18 Wherefore then hast thou brought me forth out of the womb? Oh that I had given up the ghost, and no eye had seen me!
Commentaries
Didymus the Blindon Job 10:18-19AD 398
Someone could think that Job's statement comes from desperation, but that is proven wrong by what God has said: "Do you believe I treated you like this for any other reason than to reveal your righteousness?" Job, who previously had said, "If I am wicked, woe to me," does not contradict this assumption but reveals the bitterness of life. An evil person would not do that, for he rejoices in this [life]. Above all, Job wants to reveal to his friends the reason why he did not die at the moment of his birth, namely, because he was to be an example of energy and strength. According to a different interpretation, even the life in the flesh is indicated, about which Paul writes, "If for this life only we have hoped in Christ, we are of all people most to be pitied." Job experiences the pleasant as well as the bitter sides of life; no one who has rid himself of the flesh rejoices in wealth or excess, nor is he plagued by hardship. Job has tasted this life and its pleasures, for he was blessed with many good children and was rich and healthy. But since his situation turned into its opposite, he also experienced the reverse of his previous life and acknowledged in real life the vanity of these things. This is why Job teaches us not to long for them by saying, "Why did you bring me forth from the womb? Would that I had died before any eye had seen me, and were as though I had not been."Job expresses this in the form of a prayer, for his burdens were not light and he endured the pains not without feeling them. For it would not have been manful had he not felt his sufferings. But he teaches that he endured the pain with the help of God's power, by praying in gratefulness. Paul also expresses this: "It was not I, but the grace of God that is with me."

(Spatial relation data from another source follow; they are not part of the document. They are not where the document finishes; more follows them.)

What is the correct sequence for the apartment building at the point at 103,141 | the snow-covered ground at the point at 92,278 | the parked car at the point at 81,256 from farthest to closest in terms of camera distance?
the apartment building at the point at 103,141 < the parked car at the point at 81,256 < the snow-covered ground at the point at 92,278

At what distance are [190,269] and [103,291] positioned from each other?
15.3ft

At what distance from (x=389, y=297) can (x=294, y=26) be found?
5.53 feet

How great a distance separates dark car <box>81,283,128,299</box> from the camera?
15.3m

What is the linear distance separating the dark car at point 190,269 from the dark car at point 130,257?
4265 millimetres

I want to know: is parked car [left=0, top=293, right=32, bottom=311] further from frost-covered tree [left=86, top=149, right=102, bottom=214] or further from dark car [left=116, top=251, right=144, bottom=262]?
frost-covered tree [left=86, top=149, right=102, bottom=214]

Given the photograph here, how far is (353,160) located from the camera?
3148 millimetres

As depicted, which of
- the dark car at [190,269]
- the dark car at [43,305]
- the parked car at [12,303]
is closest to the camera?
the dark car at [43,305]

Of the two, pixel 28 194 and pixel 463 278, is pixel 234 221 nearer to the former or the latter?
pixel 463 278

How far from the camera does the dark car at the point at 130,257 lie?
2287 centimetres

Source: COMMENTARY ON JOB 10:18-22
Thomas Aquinason Job 10:18AD 1274
Job had finished his investigation with the statement that he has suffered a great many tribulations regardless of the fact that he is just or unjust. He wants to ask if this can be true lest anyone could believe that God rejoiced in his tribulations. It would seem unfitting that someone would cause an effect as his own to treat it evilly, because every agent rather intends the good in its effect. This supposes, however, that he is the work of God as he made clear in the foregoing arguments. (vv. 3 and 4) So he asks him, "Why did you take me from the womb," as if to say: Did you cause my birth in order to subdue me with trials? Because someone could object that absolutely considered (simpliciter) it is better to exist even in tribulations than not to have been born at all, he rejects this opinion saying, "would that I had perished," in my mother's womb, "so that no eye would see me," so as not to suffer shame from the great evils which the eyes of men contemplate in me.